Kendaraan Listrik Bisa Jadi Solusi Reduksi Emisi Karbon di Sektor Transportasi

WhatsApp Image 2024-06-07 at 14.34.01

Author :

Jakarta, 7 Juni 2024 –  Pemerintah perlu semakin serius untuk mendorong reduksi emisi karbon pada sektor transportasi darat. Pasalnya, transportasi menjadi salah satu sektor penyumbang emisi gas rumah kaca (GRK) terbesar di Indonesia. Hal ini diungkapkan Faris Adnan Padhilah, Koordinator Riset Bagian Manajemen Permintaan Energi, Institute for Essential Services Reform (IESR) dalam acara Edutalk on Green Mobility and Transportation yang diselenggarakan oleh Universitas Bakrie pada Kamis (6/6/2024).

Mengutip studi IESR berjudul Indonesia Energy Transition Outlook (IETO) 2024, sektor transportasi telah menghasilkan emisi sebesar 150 juta ton CO2e pada tahun 2022, menjadikannya kontributor ketiga terbesar setelah sektor energi dan industri. Dari jumlah tersebut, sekitar 135 juta ton CO2e atau 90 persen berasal dari transportasi darat, di mana kendaraan penumpang berkontribusi sekitar 106 juta ton CO2e atau 78 persen.

“Peningkatan jumlah kendaraan penumpang setiap tahunnya juga berbanding lurus dengan meningkatnya kebutuhan bahan bakar minyak (BBM), yang sebagian besar masih diimpor. Setidaknya sekitar 52 persen dari total konsumsi BBM di Indonesia merupakan BBM impor sejak tahun 2015 hingga 2020. Pada periode yang sama, pemerintah rata-rata mengeluarkan subsidi BBM sebesar Rp64 triliun per tahun atau sekitar Rp175 miliar per hari. Ketergantungan yang tinggi pada BBM impor ini tidak hanya berdampak pada anggaran negara tetapi juga mengancam keamanan energi nasional,” ujar Faris.

Faris menilai, ketergantungan BBM impor ini tak lepas dari perkembangan kendaraan terjual setiap tahunnya. Setidaknya ada 6 juta motor dan 750 ribu mobil terjual setiap tahunnya di Indonesia berdasarkan data Data Gabungan Industri Kendaraan Bermotor Indonesia (GAIKINDO) dan Asosiasi Industri Sepeda Motor Indonesia (AISI).

“Dengan kondisi tersebut, upaya reduksi emisi GRK di bidang transportasi perlu digalakkan, seiring dengan komitmen net zero pada 2050  sesuai Persetujuan Paris, atau mencapai net zero emission (NZE) pada 2060 sesuai target Pemerintah Indonesia,” kata Faris.  

Faris mengatakan, terdapat skenario net zero untuk menurunkan 48 persen emisi GRK sektor transportasi pada 2050 berdasarkan Kementerian Energi dan Sumber Daya Mineral (ESDM). Beberapa langkah yang dirancang, di antaranya pemanfaatan hidrogen dan bioenergy yang berkontribusi pada sepertiga kebutuhan energi transportasi, mendorong elektrifikasi transportasi darat, peningkatan efisiensi bensin dan perpindahan moda.

— Kumpulan Data —
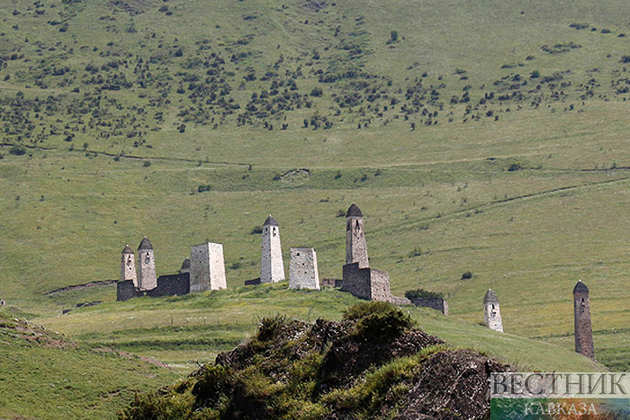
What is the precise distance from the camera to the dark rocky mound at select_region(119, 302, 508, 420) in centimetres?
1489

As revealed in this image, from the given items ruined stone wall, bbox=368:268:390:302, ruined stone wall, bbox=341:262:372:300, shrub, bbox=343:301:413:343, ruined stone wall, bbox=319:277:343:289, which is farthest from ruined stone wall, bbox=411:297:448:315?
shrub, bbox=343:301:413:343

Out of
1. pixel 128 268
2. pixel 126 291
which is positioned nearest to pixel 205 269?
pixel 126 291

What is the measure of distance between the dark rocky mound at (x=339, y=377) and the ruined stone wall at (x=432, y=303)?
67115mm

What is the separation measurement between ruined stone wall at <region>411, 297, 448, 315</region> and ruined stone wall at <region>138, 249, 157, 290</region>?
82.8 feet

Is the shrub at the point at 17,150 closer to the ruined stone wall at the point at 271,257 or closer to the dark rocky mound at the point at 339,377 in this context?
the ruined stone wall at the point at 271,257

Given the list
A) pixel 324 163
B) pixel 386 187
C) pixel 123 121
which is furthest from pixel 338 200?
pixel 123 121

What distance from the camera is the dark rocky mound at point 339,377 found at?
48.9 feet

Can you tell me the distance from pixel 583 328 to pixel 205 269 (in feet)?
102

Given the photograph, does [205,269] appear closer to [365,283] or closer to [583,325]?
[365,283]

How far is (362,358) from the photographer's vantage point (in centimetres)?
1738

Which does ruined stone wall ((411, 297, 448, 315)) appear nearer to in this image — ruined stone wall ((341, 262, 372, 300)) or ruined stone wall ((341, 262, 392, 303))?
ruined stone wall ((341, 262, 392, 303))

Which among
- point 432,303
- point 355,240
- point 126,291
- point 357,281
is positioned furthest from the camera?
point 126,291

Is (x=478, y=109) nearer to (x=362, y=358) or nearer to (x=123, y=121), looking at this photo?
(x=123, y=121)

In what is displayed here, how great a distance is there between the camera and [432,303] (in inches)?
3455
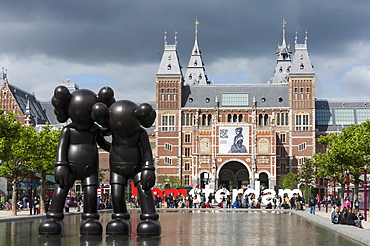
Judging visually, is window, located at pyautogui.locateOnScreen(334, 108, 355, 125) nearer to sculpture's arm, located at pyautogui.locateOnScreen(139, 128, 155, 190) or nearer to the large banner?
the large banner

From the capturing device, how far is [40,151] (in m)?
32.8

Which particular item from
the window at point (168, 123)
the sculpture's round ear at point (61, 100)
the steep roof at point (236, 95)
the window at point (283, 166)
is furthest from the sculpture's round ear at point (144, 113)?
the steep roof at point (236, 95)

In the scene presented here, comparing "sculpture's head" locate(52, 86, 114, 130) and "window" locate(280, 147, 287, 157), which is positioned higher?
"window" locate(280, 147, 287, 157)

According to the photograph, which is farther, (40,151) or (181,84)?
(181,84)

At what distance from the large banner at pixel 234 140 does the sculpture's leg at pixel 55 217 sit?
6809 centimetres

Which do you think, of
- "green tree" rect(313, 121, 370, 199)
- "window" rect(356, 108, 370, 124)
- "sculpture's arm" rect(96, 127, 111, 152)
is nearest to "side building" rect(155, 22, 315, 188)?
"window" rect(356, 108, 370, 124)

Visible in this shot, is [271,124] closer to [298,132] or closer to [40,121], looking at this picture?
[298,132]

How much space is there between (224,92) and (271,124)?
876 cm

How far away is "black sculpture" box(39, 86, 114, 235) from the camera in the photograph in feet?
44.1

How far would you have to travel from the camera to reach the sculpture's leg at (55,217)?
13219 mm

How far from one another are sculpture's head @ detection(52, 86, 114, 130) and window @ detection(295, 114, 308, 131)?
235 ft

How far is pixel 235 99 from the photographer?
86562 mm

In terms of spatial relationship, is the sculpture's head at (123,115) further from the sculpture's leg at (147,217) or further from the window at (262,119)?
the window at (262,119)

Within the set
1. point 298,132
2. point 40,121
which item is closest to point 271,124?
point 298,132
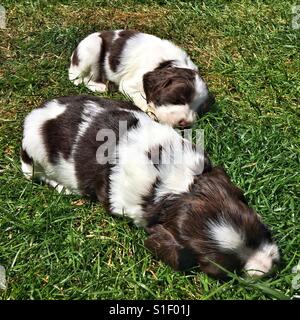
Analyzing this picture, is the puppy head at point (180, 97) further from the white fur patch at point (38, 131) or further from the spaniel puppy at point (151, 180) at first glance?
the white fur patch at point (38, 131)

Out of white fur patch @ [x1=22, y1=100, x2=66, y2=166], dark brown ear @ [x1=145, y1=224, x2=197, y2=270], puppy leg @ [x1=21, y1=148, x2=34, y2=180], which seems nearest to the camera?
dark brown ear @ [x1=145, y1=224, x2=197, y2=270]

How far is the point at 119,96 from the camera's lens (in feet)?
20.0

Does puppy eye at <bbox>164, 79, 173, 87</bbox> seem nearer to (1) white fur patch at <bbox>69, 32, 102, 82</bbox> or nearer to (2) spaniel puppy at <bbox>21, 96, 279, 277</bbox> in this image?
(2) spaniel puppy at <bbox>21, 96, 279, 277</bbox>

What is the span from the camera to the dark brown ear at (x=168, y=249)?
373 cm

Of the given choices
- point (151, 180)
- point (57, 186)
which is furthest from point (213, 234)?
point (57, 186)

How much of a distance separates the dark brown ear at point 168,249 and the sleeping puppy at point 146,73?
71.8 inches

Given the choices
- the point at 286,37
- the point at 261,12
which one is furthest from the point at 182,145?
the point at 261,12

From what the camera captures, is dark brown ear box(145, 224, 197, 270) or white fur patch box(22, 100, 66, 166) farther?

— Tugas Latihan 1 —
Dalam artikel tentang kendaraan listrik, skenario net zero Kementerian ESDM memuat sejumlah langkah. Tuliskan semua langkah yang disebutkan di sana.
— Tugas Latihan 2 —
Menurut artikel tentang kendaraan listrik, berapa besar emisi yang dihasilkan sektor transportasi pada tahun 2022?
— Tugas Latihan 3 —
Teruskan artikel tentang kendaraan listrik mulai setelah kalimat terakhirnya.
Data di atas tidak perlu digunakan.

— Jawaban Latihan 1 —
- Pemanfaatan hidrogen dan bioenergi
- Mendorong elektrifikasi transportasi darat
- Peningkatan efisiensi bensin
- Perpindahan moda

— Jawaban Latihan 2 —
150 juta ton CO2e.

— Jawaban Latihan 3 —
Upaya mendorong elektrifikasi transportasi darat, kata Faris, salah satunya melalui penggunaan kendaraan listrik. Mengutip studi IETO 2024, biaya total kepemilikan kendaraan listrik lebih murah sekitar 7 persen untuk kendaraan roda dua dan 14 persen untuk kendaraan roda empat meskipun kendaraan listrik memiliki harga jual yang lebih mahal. Penghematan ini berasal dari biaya operasional yang lebih murah dan memiliki lebih sedikit komponen yang memerlukan perawatan, serta harga baterai yang diprediksi akan terus menjadi lebih murah akan membuat harga jual kendaraan listrik lebih terjangkau.

“Penggunaan kendaraan listrik berdampak signifikan dalam mengurangi polusi akan tetapi kondisi saat ini tidak ideal dikarenakan listrik yang digunakan untuk bahan bakar kendaraan listrik masih berasal dari PLTU yang berpolusi tinggi. Oleh karenanya, transisi menggunakan energi yang lebih bersih perlu dilakukan oleh kendaraan dengan kendaraan listrik dan disaat yang bersamaan juga mengganti PLTU ke energi baru terbarukan. Penggunaan kendaraan listrik tanpa dibarengi dengan transisi pasokan energi akan mengurangi karbon dioksida (CO2) akan tetapi tidak mengurangi NOx dan bahkan menambah sulfur dioksida (SO2) dan partikulat matter (PM),” imbuh Faris. 

Faris menegaskan, untuk itu, dekarbonisasi jaringan listrik juga diperlukan agar semakin memperkecil emisi kendaraan. Pada tahun 2023, emisi jaringan listrik sekitar 0,873 gram CO2/kWh dan akan turun menjadi 0,754 gram CO2/kWh pada 2030. Kemudian,  emisi kendaraan listrik per km lebih rendah sebesar 18% untuk roda dua dan 25% untuk roda empat jika dibandingkan kendaraan konvensional, angka ini akan menjadi 24% untuk roda dua dan 33% untuk roda empat. Jika listrik yang digunakan untuk mengisi daya motor listrik tidak menghasilkan emisi karbon sama sekali, emisi kendaraan per km lebih rendah sebesar 48 persen  untuk kendaraan roda dua dan 80 persen untuk kendaraan roda empat.

“Saat ini adopsi kendaraan listrik terhambat oleh harga performa, infrastruktur dan harga purna jual. Pemerintah juga telah memberikan skema bantuan dan insentif fiskal untuk meningkatkan adopsi kendaraan listrik. Namun demikian, rata-rata kendaraan mobil listrik yang tersedia di 2023 masih lebih mahal dibanding rata-rata harga jual mobil konvensional. Sementara untuk motor listrik,  adanya keterbatasan performa terutama dalam hal jarak tempuh menjadi salah satu penghambat adopsinya,” imbuh Faris. 

Faris menilai, motor listrik yang ada di pasaran didominasi oleh motor yang memiliki performa lebih rendah dalam hal jarak tempuh, top speed, max power dengan harga tidak jauh berbeda dengan motor listrik di India. Sedangkan, motor listrik di India memiliki jarak tempuh yang lebih jauh.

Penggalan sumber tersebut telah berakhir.